Edit the items below so that each occurrence of "blurred green background" is replaced with "soft green backdrop". Leave all other text unchanged.

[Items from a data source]
******

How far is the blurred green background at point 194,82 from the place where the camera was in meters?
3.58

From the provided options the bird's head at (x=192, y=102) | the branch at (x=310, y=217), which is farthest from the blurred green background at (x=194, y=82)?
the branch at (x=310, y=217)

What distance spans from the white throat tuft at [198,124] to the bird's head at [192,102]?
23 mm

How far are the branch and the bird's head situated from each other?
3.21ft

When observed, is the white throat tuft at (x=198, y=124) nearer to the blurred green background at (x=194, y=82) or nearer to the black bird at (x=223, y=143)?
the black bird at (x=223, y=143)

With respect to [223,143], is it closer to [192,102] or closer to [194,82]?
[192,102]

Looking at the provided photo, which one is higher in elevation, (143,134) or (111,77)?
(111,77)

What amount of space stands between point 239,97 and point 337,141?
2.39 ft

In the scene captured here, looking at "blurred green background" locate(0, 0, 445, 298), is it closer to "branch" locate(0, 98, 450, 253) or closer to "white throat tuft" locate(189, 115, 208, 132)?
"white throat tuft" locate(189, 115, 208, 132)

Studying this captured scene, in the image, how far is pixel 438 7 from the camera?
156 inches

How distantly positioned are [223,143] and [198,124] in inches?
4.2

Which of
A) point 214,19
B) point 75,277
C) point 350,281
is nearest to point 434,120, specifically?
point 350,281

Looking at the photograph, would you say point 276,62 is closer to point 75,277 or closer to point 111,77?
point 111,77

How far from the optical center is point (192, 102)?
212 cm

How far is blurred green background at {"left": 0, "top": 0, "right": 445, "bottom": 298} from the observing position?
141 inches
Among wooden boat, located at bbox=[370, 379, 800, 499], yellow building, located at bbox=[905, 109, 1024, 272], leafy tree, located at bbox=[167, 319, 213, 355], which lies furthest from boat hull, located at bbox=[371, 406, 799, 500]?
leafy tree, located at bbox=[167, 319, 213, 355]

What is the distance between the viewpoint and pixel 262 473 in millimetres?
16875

******

> **Result of this exercise**:
How far is the soft green backdrop at point 194,82 from the place where the camera was in meters?
3.58

From the provided options the bird's head at (x=192, y=102) | the branch at (x=310, y=217), which is farthest from the soft green backdrop at (x=194, y=82)?
the branch at (x=310, y=217)

What distance spans from the white throat tuft at [198,124] to the bird's head at [192,102]?
23 mm

How far are the branch and the bird's head situated from each other?
3.21ft

When observed, is the white throat tuft at (x=198, y=124) nearer to the soft green backdrop at (x=194, y=82) or nearer to the black bird at (x=223, y=143)?
the black bird at (x=223, y=143)

With respect to [223,143], is it closer to [192,102] or closer to [194,82]?
[192,102]

Looking at the provided photo, which one is higher in elevation, (143,134) or (111,77)?
(111,77)

What amount of space stands between point 239,97 and point 337,141?
2.39 ft

In the scene captured here, looking at "soft green backdrop" locate(0, 0, 445, 298), is it closer to "branch" locate(0, 98, 450, 253) or closer to "white throat tuft" locate(189, 115, 208, 132)?
"white throat tuft" locate(189, 115, 208, 132)

Studying this captured scene, in the image, how far is pixel 438 7 from the camera?
156 inches

How distantly positioned are [223,143] and [198,124] in inches?
4.2

Which of
A) point 214,19
B) point 75,277
C) point 350,281
is nearest to point 434,120, specifically?
point 350,281

Looking at the photograph, would you say point 276,62 is closer to point 75,277 or closer to point 111,77?
point 111,77

How far from the optical center is point (192, 102)?
212 cm

How far is soft green backdrop at {"left": 0, "top": 0, "right": 445, "bottom": 298} from the observing position?
141 inches
Among wooden boat, located at bbox=[370, 379, 800, 499], yellow building, located at bbox=[905, 109, 1024, 272], leafy tree, located at bbox=[167, 319, 213, 355], which lies furthest from boat hull, located at bbox=[371, 406, 799, 500]?
leafy tree, located at bbox=[167, 319, 213, 355]

What is the distance between the viewpoint and pixel 262 473 in millimetres?
16875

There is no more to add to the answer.